Compassion is vulnerable. And vulnerability is beautiful—real.
One of the things that we talked about a lot at the I Am That Girl retreat was how important it is to be authentic. When I was there, I promised myself that I would practice authenticity in every single aspect of my life and in turn have discovered that I am often overwhelmed with compassion. When you open your heart to the world you put yourself at risk for criticism and heartbreak, but you also give the world a chance to truly see you, to love you.
Do what you love. Do the things that makes your soul happy. Share your compassion with the world and feed the fires that ignite your passion. Grow strong enough to love the world and share your vulnerability whenever you possibly can. 
“Having a soft heart in a cruel world is courage, not weakness.”—Katherine Henson

Sunday, January 4, 2015

A few things that I have decided while listening to X on repeat..

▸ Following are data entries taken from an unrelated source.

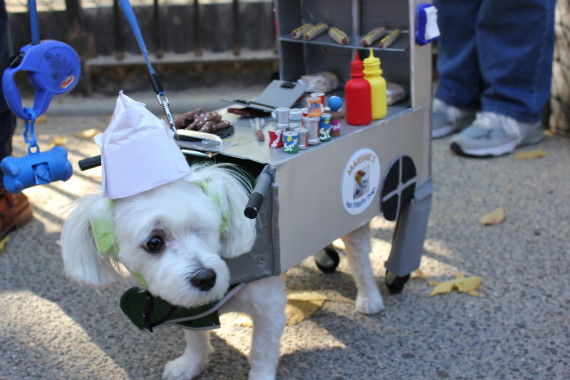 "(Photo by Huffington Post in ""2013 NYC Halloween Dog Parade"")"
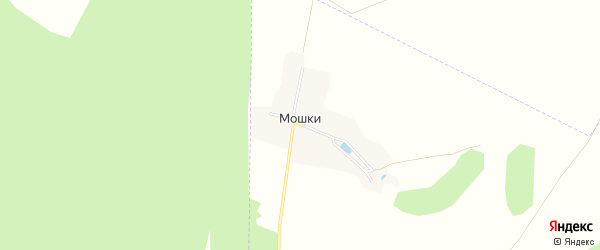 Карта поселка Мошки в Брянской области с улицами и номерами домов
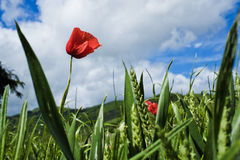 Poppy flower and grass against the sky in spring in Val Trebbia, Royalty Free Stock Photo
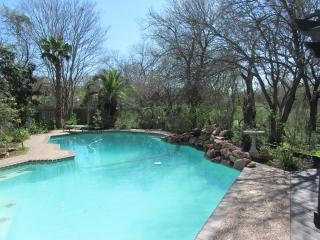 San Antonio Botanical Paradise with Private Pool - San Antonio vacation rentals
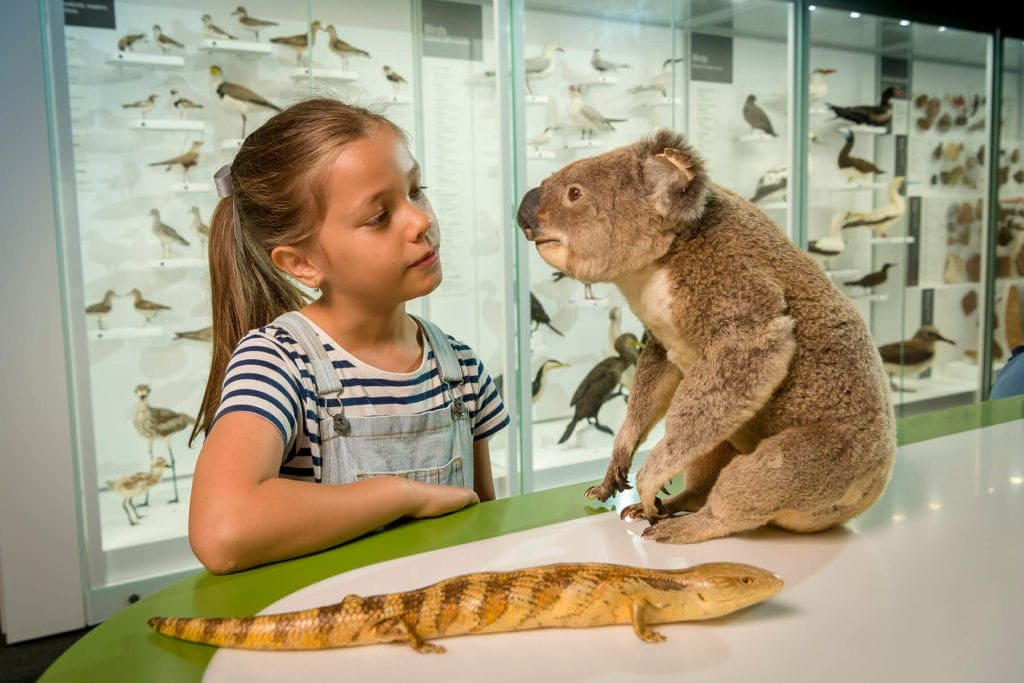 Discovery Centres Queensland Museum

  1. I have never been one to listen to one single artist on repeat. I have an eclectic taste in music and usually listen to whatever is reflective of my mood at any particular moment. Then there is Ed. it is impossible to grow tired of his talent because he does this music thing in such a unique way. He is an individual in an industry of clones. 
  2. I have learned that you can “fangirl” when you aren’t even close to a die hard fan (I don’t mean that in a bad way at all). I haven’t been listening to his music for long, but I have that sense of I have to meet this guy that I can’t quite shake. But for a different reason than most— which is saying a lot since he has millions of fans. I want to meet him to ask questions about his story. I want to hear more about the person behind the music. Behind the complex lyrics that tell only a small portion of his visions, experiences and life in general.
  3. He’s friends with Taylor Swift. And as a girl involved in an organization that is all about supporting badass women, obviously I have paid attention to all of the epic things that she does in life. And the fact that they are friends is too cool. “Show me your fiends and I’ll show you your future” right? 
  4. He sees the world in a different way than I ever have. I know this is a big assumption, or rather an educated guess, but regardless. His lyrics are complex, relatable, emotional and powerful all at once. Hell, I’m a writer, and yet his lyrics still blow my mind over and over again. I want to know what the world looks like through his eyes. 
  5. Twitter is weird. Okay, so listening to X over and over isn’t the first thing to bring this point to my attention, but I promise it relates. The only reason I looked into his music at all was due to someone that I accidentally followed on Twitter. Nick’s posts about his music intrigued me and led me to listen on Spotify and later purchase the albums on iTunes so that I could in fact blast this album on repeat for much too long.
  6. I now have this agonizing itch to learn how to play guitar. I’m mildly obsessed with acoustic— always have been, but now it’s more than that. I will learn how to play guitar for the first time in my life, because why not pick up a new instrument for the hell of it at twenty-three years old, right? 
  7. He’s so freaking funny, you guys. I keep talking about his complex, emotional lyrics, but on the other hand he can make me laugh out of the blue. His sense of humor is reflective in some of his music and that’s so rare and too cool. After all, what is life if you don’t laugh a little— even at your own expense. 
  8. And I now want to learn how to cry. I realize how strange that sounds, but my childhood was… interesting. I learned how to suppress way too much. After all, if I cried every time something bad happened— I wouldn’t have smiled near enough growing up. But now, I have no excuse. And like he said, “tears remind you you’re alive”. 

So thank you, Ed. And I hope to meet you one day. I know— Grammy nominated, big ‘ol popular singer so it’s far fetched to believe that you will see this. But that same unexplainable “I have to meet this guy” feeling that I previously mentioned leads me to believe that you will in fact see this. So see you soon.